* **Set task**: Copy the lines below verbatim, but only from the line containing "Is the point" through the end of the data.

* **Input**:

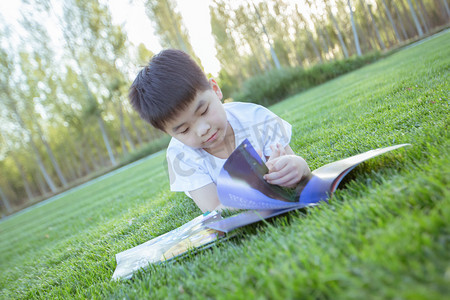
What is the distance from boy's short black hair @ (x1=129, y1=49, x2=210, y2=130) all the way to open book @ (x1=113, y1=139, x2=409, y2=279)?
68 cm

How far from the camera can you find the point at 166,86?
1.84m

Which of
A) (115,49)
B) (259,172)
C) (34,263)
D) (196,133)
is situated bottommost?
(34,263)

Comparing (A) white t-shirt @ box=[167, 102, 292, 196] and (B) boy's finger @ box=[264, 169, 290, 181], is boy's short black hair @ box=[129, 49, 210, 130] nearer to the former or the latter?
(A) white t-shirt @ box=[167, 102, 292, 196]

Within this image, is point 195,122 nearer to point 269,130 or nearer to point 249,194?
point 269,130

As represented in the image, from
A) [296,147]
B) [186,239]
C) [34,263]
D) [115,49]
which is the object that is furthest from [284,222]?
[115,49]

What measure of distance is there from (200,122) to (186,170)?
49cm

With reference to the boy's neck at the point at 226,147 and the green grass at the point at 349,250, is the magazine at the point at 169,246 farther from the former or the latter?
the boy's neck at the point at 226,147

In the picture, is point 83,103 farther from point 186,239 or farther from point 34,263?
point 186,239

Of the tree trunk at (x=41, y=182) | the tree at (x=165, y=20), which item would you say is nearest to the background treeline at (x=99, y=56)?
the tree at (x=165, y=20)

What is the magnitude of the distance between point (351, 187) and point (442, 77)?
2.23 meters

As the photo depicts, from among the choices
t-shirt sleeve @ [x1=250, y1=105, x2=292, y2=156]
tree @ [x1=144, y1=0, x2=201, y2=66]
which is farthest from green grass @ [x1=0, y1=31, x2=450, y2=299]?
tree @ [x1=144, y1=0, x2=201, y2=66]

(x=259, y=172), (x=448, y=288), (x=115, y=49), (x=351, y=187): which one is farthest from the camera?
(x=115, y=49)

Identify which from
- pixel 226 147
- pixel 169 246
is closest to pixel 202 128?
pixel 226 147

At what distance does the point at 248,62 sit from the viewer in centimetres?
3212
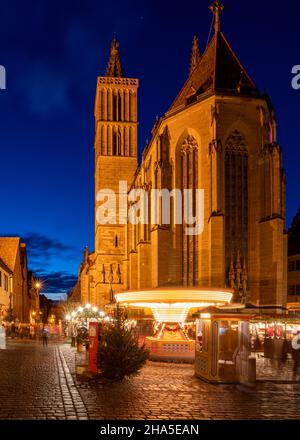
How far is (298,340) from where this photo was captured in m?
29.2

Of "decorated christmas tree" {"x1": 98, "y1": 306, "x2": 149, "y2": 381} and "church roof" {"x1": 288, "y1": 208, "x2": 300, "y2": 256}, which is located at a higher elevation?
Result: "church roof" {"x1": 288, "y1": 208, "x2": 300, "y2": 256}

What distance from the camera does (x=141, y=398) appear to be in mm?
12266

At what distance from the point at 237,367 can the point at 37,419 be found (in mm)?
7311

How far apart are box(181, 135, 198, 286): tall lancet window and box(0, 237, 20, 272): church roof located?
17471 millimetres

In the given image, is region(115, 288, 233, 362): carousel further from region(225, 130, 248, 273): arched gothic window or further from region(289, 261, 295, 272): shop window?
region(289, 261, 295, 272): shop window

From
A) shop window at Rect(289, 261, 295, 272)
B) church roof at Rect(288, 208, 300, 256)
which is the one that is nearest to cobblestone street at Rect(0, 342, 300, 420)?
shop window at Rect(289, 261, 295, 272)

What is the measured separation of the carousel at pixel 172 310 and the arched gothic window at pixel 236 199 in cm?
1601

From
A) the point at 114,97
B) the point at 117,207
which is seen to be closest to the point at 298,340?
the point at 117,207

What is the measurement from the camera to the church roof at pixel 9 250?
53.9 metres

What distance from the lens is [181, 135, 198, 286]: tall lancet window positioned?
1708 inches

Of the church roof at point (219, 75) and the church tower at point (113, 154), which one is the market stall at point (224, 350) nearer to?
the church roof at point (219, 75)

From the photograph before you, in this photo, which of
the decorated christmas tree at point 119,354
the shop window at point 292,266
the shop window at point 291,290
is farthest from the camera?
the shop window at point 292,266

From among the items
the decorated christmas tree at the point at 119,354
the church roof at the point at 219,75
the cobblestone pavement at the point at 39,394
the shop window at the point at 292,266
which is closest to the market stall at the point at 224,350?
the decorated christmas tree at the point at 119,354
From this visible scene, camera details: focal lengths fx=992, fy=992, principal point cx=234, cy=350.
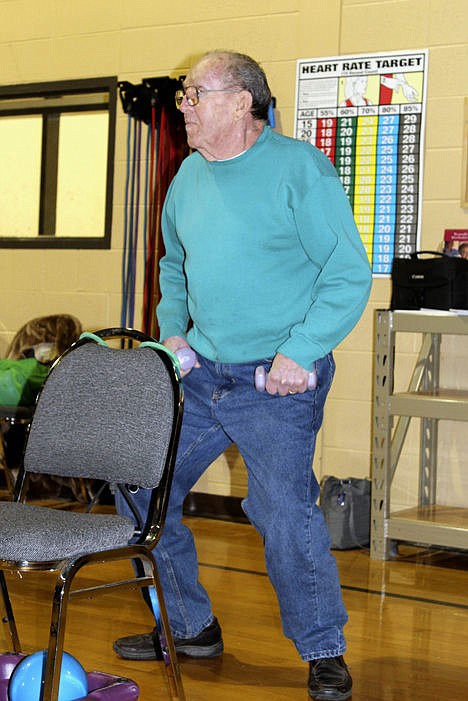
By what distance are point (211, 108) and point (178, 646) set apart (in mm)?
1333

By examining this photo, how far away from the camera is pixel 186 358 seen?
92.6 inches

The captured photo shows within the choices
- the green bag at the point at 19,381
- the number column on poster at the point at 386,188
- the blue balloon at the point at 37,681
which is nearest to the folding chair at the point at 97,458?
the blue balloon at the point at 37,681

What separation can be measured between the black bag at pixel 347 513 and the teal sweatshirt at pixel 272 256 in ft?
5.67

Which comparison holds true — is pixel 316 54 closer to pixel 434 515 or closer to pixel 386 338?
pixel 386 338

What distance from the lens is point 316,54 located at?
170 inches

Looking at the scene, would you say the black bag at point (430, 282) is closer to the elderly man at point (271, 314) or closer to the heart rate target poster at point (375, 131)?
the heart rate target poster at point (375, 131)

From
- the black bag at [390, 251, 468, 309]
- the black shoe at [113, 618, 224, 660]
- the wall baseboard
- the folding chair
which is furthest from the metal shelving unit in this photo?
the folding chair

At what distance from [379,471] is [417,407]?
0.99 feet

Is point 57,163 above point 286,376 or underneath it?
above

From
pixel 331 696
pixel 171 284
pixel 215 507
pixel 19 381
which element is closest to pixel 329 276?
pixel 171 284

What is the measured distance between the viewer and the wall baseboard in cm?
447

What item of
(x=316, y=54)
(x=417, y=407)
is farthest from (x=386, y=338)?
(x=316, y=54)

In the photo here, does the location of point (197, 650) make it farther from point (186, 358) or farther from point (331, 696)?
point (186, 358)

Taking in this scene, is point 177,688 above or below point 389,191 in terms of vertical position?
below
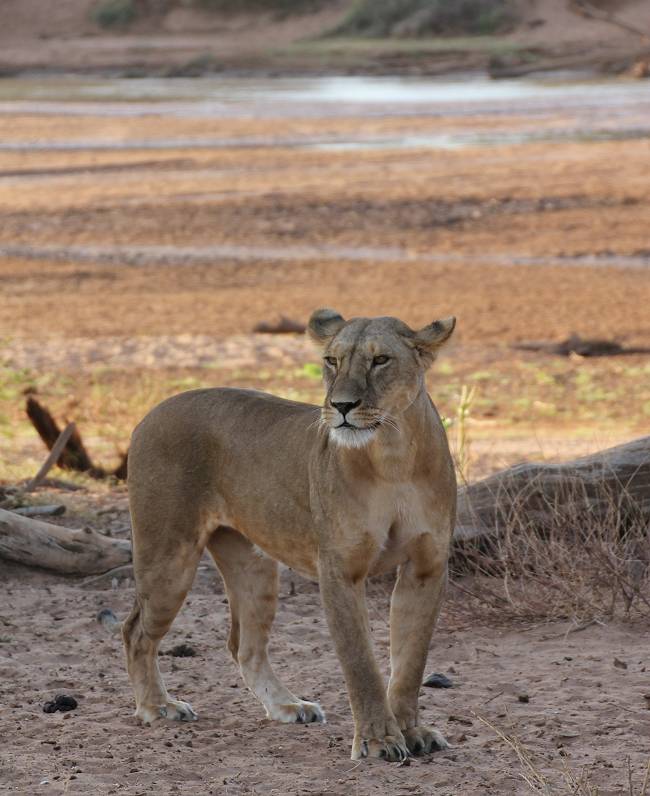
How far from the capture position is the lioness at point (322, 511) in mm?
5242

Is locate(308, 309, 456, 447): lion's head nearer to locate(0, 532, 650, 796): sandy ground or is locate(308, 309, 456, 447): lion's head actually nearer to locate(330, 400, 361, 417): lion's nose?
locate(330, 400, 361, 417): lion's nose

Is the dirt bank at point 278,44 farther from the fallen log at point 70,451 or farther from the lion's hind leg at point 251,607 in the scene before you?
the lion's hind leg at point 251,607

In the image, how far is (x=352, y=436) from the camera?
5.05 m

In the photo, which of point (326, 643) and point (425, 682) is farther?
point (326, 643)

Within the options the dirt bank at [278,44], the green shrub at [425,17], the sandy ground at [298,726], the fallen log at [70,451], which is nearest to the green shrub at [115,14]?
the dirt bank at [278,44]

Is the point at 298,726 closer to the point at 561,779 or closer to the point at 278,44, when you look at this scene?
the point at 561,779

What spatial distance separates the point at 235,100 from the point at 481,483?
3642 centimetres

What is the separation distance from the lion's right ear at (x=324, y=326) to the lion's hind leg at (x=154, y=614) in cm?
100

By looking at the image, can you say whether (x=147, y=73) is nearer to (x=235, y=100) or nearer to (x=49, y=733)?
(x=235, y=100)

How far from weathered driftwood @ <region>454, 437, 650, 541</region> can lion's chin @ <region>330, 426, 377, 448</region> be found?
8.01 feet

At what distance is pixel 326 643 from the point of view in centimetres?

* **Response for this exercise**:
Is the point at 298,726 closer to the point at 561,779 or closer to the point at 278,44, when you look at this scene?
the point at 561,779

What spatial distance separates the point at 235,100 from the point at 481,483?
3642 centimetres

What is the separation distance from the lion's right ear at (x=324, y=326) to the lion's hind leg at (x=154, y=614) in cm?
100

By looking at the image, can you say whether (x=147, y=73) is nearer to (x=235, y=100) or nearer to (x=49, y=733)?
(x=235, y=100)

How far from weathered driftwood @ <region>454, 437, 650, 541</region> can lion's chin @ <region>330, 426, 377, 448</region> be found?
8.01 feet

At what distance is pixel 326 643 from the point of view in centimetres?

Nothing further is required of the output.